Here are some actions that candidates are taking before submitting an application:
• Visiting your Career site to better understand your company, its products and strategies
• Visiting your Career site to better understand what benefits you offer and growth opportunities In your company
• Reading your Corporate Blog
• Starting to follow your Twitter profile (Corporates, HR department, and individual employees) in order to potentially interact
• Becoming fans of your Facebook page
• Visiting the major Job boards and aggregators of job ads and setting job alerts to receive a notification when your company publishes new job opportunities
• Using LinkedIn to see if they have connections with your employees and who has previously worked in your business, and potentially talking to them
• Using Glassdoor.com to read what employees say about the selection process and working conditions at your company
• Searching Google for more information about your business and Googling news that concerns you.

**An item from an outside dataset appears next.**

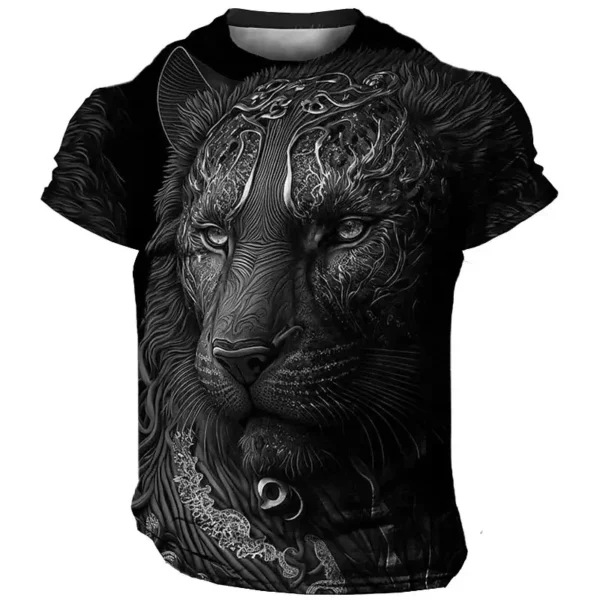 Daily Oversized Men's T-Shirt 3D Lion Print Tees Tops Summer Casual Animal Pattern Streetwear New Fashion Street Men Clothing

But how much time do applicants spend searching for information? According to the international study "Recruiting marketing: fad or future?" the amount of time spent depends on the candidate:
• 17% spend less than one hour
• 35% 1-2 hours
• 25% 3-4 hours
• 23% more than five hours
And 60% declare that the results of these searches will be extremely influential on their decision to apply or not to your company. These are just some of the contact points (Candidate touchpoints) that have a positive or negative impact on the relationship the candidate will have with your business. The picture below shows a graphical representation of the different Candidates Touchpoint and Candidate Journey.

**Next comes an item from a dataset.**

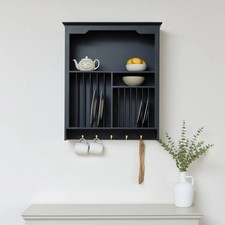 Black Wall Mounted Plate Rack 70cm x 83cm Cabinet Kitchen Storage Shelving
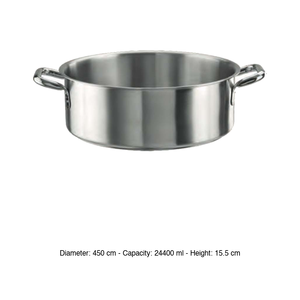 Casserole peu profonde en acier inoxydable Ø 45 cm H 15,5 cm, 24,4 L Pintinox - Product Image 3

We recommend doing this exercise together with your company’s entire recruiting team, and we believe it is a great way to start approaching recruitment marketing.

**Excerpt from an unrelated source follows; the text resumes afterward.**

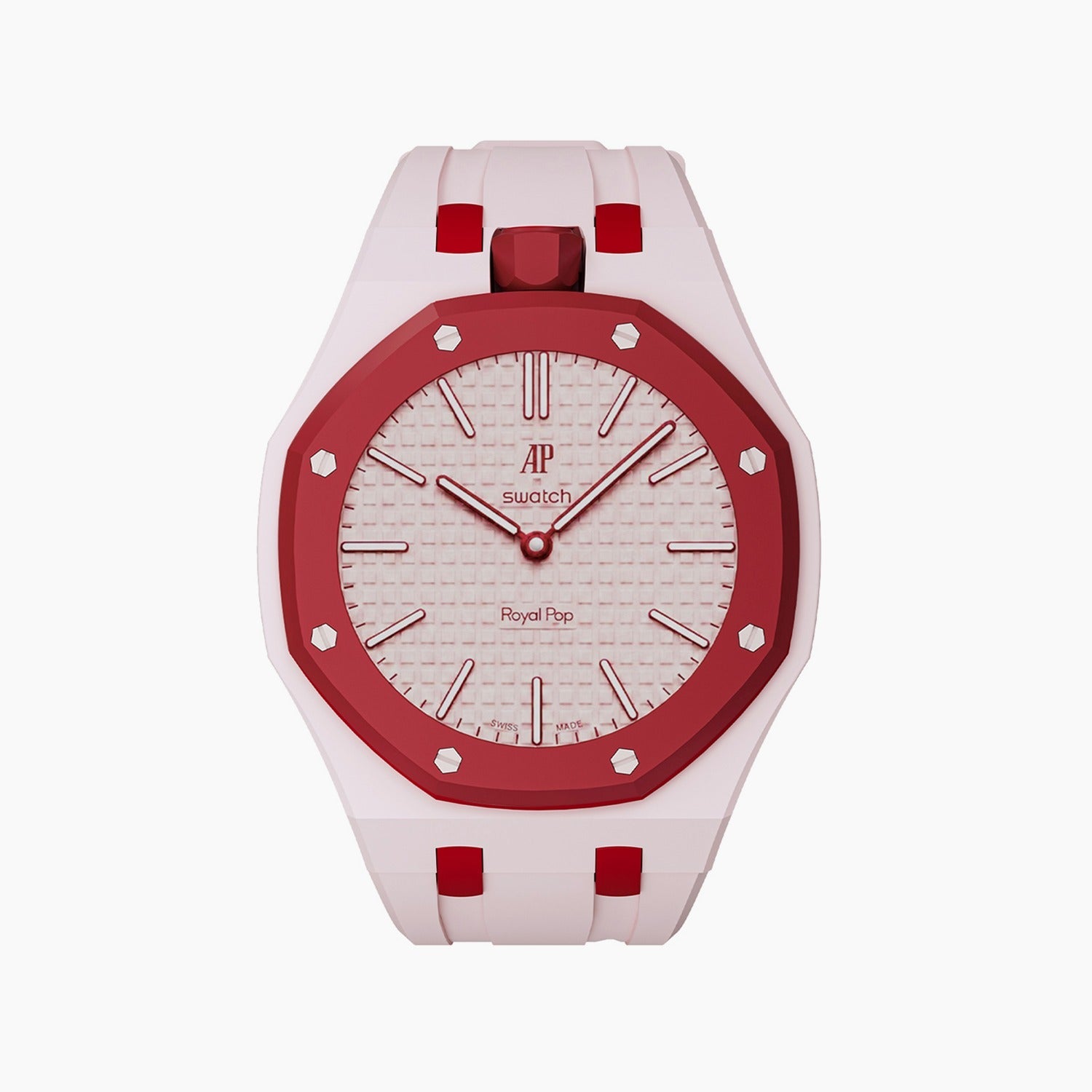 Otto Rosso Swatch × AP Royal Pop Rubber Case-Strap — soft pink with a red bezel kit with the Royal Pop head seated in the case, by IFL Watches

EXERCISE ON THE CANDIDATE’S JOURNEY. 1) Place a horizontal white billboard on a wall 2) Draw the vertical axis for the candidate's experience, and the horizontal one indicating time 3) Identify the contact points that you think candidates have with your company and whether you think those experiences are positive or negative, draw the different touch points 4) Focus on the lowest value touchpoints or those that you think can increase: what actions can you implement (In one month, six months, one year) to improve the candidate's experience at this particular point? If you find it difficult to locate the touchpoint in step 3, we suggest that you put yourself as a dummy candidate and retrace the entire candidate journey, from signing up for the career site, interacting with the Applicant Tracking System, interacting with the social network pages, etc. Alternatively, it could be possible to acquire useful data by interviewing some candidates in the selection process.
What Results Can I Achieve With Recruitment Marketing?
Why is recruitment marketing so important?
Consider the average time to hire to close a single search:
• 12% of companies take 7-14 days
• 33% of companies take 15-30 days
• 30% take 31-60 days
Impacting the average time to hire is just one of the goals that can be achieved by using recruitment marketing tools. It is also possible to build a richer pool of candidates (higher number of candidates), stay in touch with candidates and improve the quality of the applicants.